Life with lightweight wheelchairs – dealing with different kinds of weather
At Karma Mobility, we want you to be able to enjoy a full life when you choose a product from our range of lightweight wheelchairs. Even when your mobility is limited – either permanently or temporarily – we think that your range of choices should be just as broad.
In order to achieve this, there are some ways your may need to adapt under certain conditions. Many of them are similar to the ways in which many people have to prepare- just with a few additions or special pieces of equipment.
Snow and ice
Lightweight wheelchairs are designed to move easily in small spaces and over flat surfaces. You can struggle if the conditions are not ideal or the terrain is rough. When there is a lot of snow or ice, you may need to get some assistance even if you usually self-propel.
That being said, a thick pair of gloves is useful to ensure you can still turn the wheels.

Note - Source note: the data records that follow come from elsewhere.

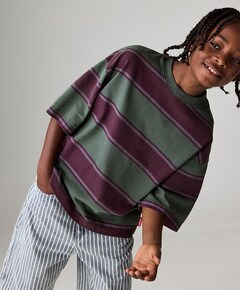 Jongens T-shirt groen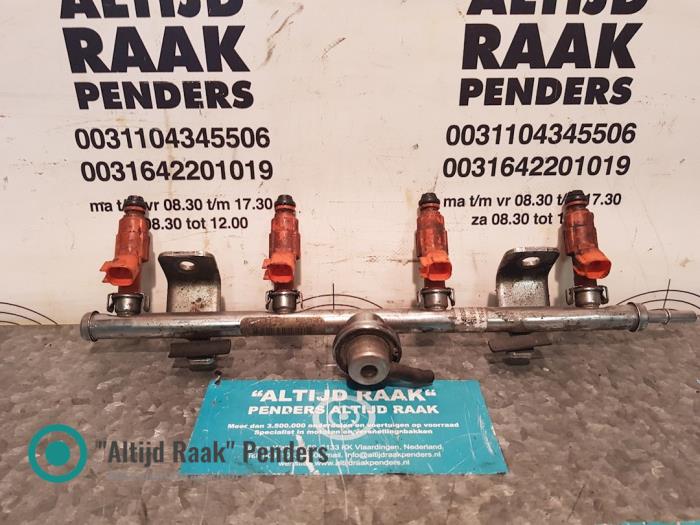 Gebruikte Galerij (Injectie) Mazda 6 (GG12/82) 2.3i 16V S-VT Prijs op aanvraag aangeboden door "Altijd Raak" Penders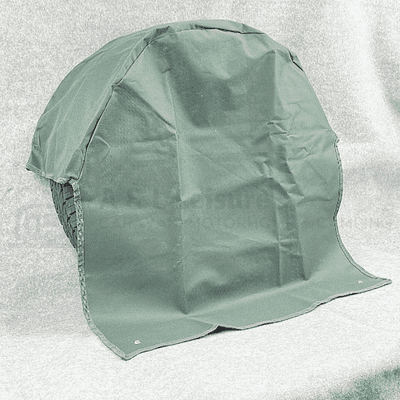 HTD Caravan Single Wheel Cover - All Season Caravan, Motorhome Wheel Cover - 007347B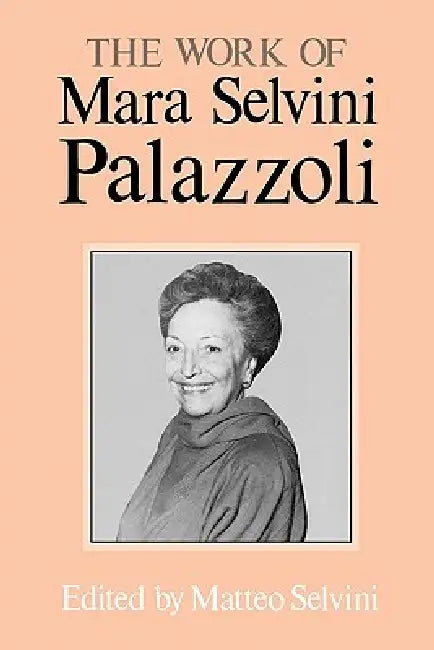 Work of Mara Selvini Palazzoli by Mara Selvini Palazzoli, Matteo Selvini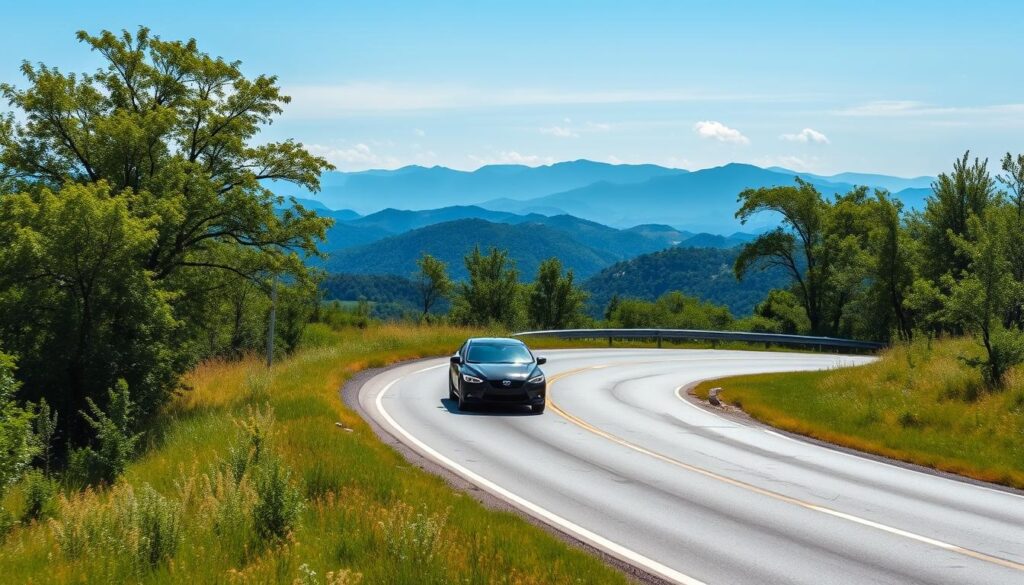 efficient driving habits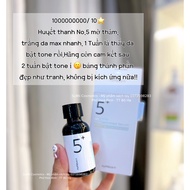 Serum Numbuzin No.5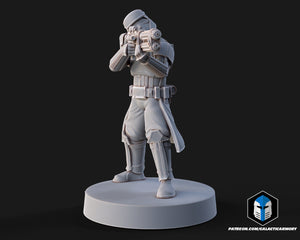 1:48 Scale Shoretroopers - 3D Print Files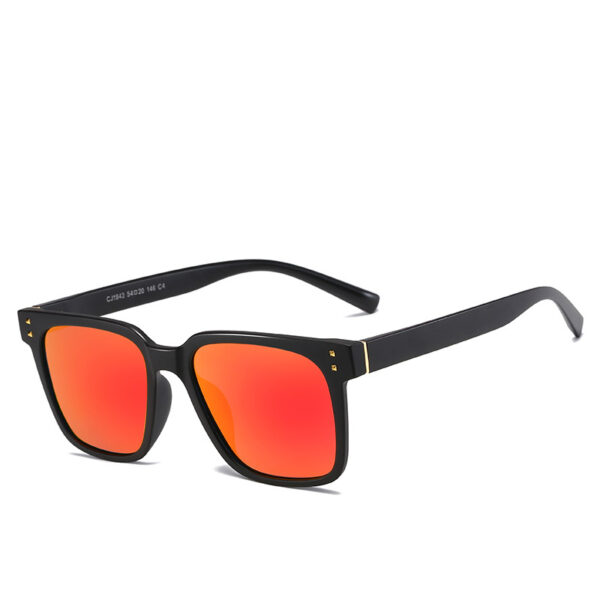 New Arrival Fashion High Quality UV400 TR90 Men Outdoor Driving Polarized Sunglasses - Image 5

If you get some with some light tread on the inside then this should help to counteract any slippage.
Plan your route in areas that see quite a lot of footfall and you should find that the area is clearer and perhaps even salted. You can buy your own salt from a hardware store so that you can prep your own driveway as well.

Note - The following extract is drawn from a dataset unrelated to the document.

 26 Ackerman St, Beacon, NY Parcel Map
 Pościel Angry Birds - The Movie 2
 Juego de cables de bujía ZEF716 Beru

Manoeuvring a lightweight wheelchair can be strenuous work – especially if you are new to it. This may lead to perspiration and dehydration in the summer. Even if you are only going a short distance, it’s worth being prepared in hot weather.
At Karma Mobility, we have a range of accessories to help you carry the extras that you need. Ensure that you have a hat, sunscreen, water and a towel with you.
We do see some rain in the UK! It’s just not practical to spend every rainy day indoors so it’s worth investing in some sort of rain cover for yourself and your wheelchair. You can get ponchos that cover everything while still allowing you the access to propel yourself along. There are small, disposable ponchos or you can get something more heavy duty from an outdoor shop or online.